AUTHOR=Harvey Dominic G. , Davidson Jane W. , Nair Chenicheri S. TITLE=Music Undergraduates' Usefulness and Importance Expectations: The Bologna Process from an Australian University Perspective JOURNAL=Frontiers in Psychology VOLUME=7 YEAR=2016 URL=https://www.frontiersin.org/journals/psychology/articles/10.3389/fpsyg.2016.01054 DOI=10.3389/fpsyg.2016.01054 ISSN=1664-1078 ABSTRACT=

The Bologna Process model of higher education has been introduced into some Australian universities since 2008. This model promoted university study through a liberal arts philosophy that advanced a worldview approach at the undergraduate level. The model generalized the student experience and eliminated undergraduate specialization. An interesting situation for music undergraduate study thus arose. Expertise and expert performance research has argued an opposing educational approach, namely: Extensive long-term commitment through focused practical engagement and specialized tuition as prerequisites to achieving musical mastery, especially in performance. Motivation research has shown that the majority of this specialized development in pre-university years would be accessed and reinforced predominantly through private music tuition. Drawing on this contextual literature, commencing university music undergraduates would have expectations of their prospective study founded from two historical influences. The first: How undergraduates had accessed pre-university music tuition. The second: How and in what ways undergraduates' pre-university musical activities were experienced and reinforced. Using usefulness and importance measures, the study observed the expectations of students about to commence music undergraduate studies at three representative Australian university music schools. One of these universities operated the Bologna styled model.
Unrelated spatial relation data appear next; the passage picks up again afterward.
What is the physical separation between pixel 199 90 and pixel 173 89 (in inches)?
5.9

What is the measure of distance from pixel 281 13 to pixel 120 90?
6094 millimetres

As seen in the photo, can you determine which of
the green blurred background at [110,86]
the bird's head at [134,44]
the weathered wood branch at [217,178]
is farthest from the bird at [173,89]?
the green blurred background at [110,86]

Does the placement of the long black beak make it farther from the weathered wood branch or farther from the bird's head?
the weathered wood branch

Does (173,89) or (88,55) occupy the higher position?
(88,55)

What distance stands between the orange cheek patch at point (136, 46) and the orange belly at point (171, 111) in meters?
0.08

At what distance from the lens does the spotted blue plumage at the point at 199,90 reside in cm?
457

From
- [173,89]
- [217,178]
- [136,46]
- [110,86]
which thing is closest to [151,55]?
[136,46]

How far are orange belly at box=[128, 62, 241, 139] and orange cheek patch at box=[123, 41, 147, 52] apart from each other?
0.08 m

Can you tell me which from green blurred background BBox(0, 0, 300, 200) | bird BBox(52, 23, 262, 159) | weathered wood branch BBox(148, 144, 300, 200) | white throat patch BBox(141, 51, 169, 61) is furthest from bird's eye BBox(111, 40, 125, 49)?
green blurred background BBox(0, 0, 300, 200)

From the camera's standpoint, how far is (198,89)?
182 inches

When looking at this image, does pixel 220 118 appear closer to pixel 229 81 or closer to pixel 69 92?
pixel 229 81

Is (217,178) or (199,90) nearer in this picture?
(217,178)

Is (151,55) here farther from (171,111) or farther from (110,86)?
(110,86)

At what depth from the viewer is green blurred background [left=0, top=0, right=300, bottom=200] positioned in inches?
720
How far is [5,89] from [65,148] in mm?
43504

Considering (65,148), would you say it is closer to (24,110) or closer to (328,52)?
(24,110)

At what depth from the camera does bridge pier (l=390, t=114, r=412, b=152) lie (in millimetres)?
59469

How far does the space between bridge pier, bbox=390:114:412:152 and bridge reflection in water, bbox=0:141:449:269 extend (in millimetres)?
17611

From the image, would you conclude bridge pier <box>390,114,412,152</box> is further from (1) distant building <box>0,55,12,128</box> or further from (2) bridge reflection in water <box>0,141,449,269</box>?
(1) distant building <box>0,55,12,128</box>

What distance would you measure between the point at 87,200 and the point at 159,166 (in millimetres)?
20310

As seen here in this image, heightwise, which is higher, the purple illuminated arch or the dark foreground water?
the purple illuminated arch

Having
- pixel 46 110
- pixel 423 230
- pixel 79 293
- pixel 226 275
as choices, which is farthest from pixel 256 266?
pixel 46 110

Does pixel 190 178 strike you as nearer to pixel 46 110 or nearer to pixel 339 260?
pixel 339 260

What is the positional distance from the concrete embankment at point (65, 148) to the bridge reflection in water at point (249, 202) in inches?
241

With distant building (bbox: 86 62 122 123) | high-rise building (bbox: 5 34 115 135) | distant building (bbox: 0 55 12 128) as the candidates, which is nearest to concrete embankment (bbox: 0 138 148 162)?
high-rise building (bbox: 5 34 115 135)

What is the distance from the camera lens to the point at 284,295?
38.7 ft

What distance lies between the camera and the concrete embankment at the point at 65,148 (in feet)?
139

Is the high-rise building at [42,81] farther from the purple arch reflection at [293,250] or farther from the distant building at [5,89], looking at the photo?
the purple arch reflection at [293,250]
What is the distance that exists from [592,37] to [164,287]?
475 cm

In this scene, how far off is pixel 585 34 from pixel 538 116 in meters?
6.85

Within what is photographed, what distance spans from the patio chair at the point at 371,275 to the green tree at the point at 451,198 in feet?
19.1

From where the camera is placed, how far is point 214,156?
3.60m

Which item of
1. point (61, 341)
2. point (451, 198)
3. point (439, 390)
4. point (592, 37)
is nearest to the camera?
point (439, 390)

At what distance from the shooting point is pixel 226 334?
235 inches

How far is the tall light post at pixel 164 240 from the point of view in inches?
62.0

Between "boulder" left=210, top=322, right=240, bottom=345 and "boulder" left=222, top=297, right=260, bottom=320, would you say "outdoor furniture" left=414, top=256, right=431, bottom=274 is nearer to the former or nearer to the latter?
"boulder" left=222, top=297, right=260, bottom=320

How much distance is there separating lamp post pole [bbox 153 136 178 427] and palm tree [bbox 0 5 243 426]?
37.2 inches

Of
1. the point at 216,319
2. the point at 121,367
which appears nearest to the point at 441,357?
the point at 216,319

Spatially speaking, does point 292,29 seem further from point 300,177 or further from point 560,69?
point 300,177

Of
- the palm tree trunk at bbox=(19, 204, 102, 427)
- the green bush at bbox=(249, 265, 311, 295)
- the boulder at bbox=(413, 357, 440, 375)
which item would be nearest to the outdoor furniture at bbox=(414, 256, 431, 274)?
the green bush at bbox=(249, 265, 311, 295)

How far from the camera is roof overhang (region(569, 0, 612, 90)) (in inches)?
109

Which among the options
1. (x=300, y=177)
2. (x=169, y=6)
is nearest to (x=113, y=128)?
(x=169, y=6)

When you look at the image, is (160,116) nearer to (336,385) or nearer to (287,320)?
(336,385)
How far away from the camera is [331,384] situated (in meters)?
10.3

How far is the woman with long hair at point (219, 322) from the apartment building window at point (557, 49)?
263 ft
No other known Australian study has investigated this implementation for any effects upon music undergraduate expectations. How much commencing music undergraduates would draw on their pre-university music instruction and experiences to predict their usefulness and importance expectations formed the basis for this investigation. Strong relationships between usefulness and importance were found across all units of study. Despite strong correlations across all units of study between usefulness and importance, there was a reluctance to be outwardly positive toward units of study that were not practical and performance-related, such as Music History. The educational model did not appear to affect music undergraduate expectations.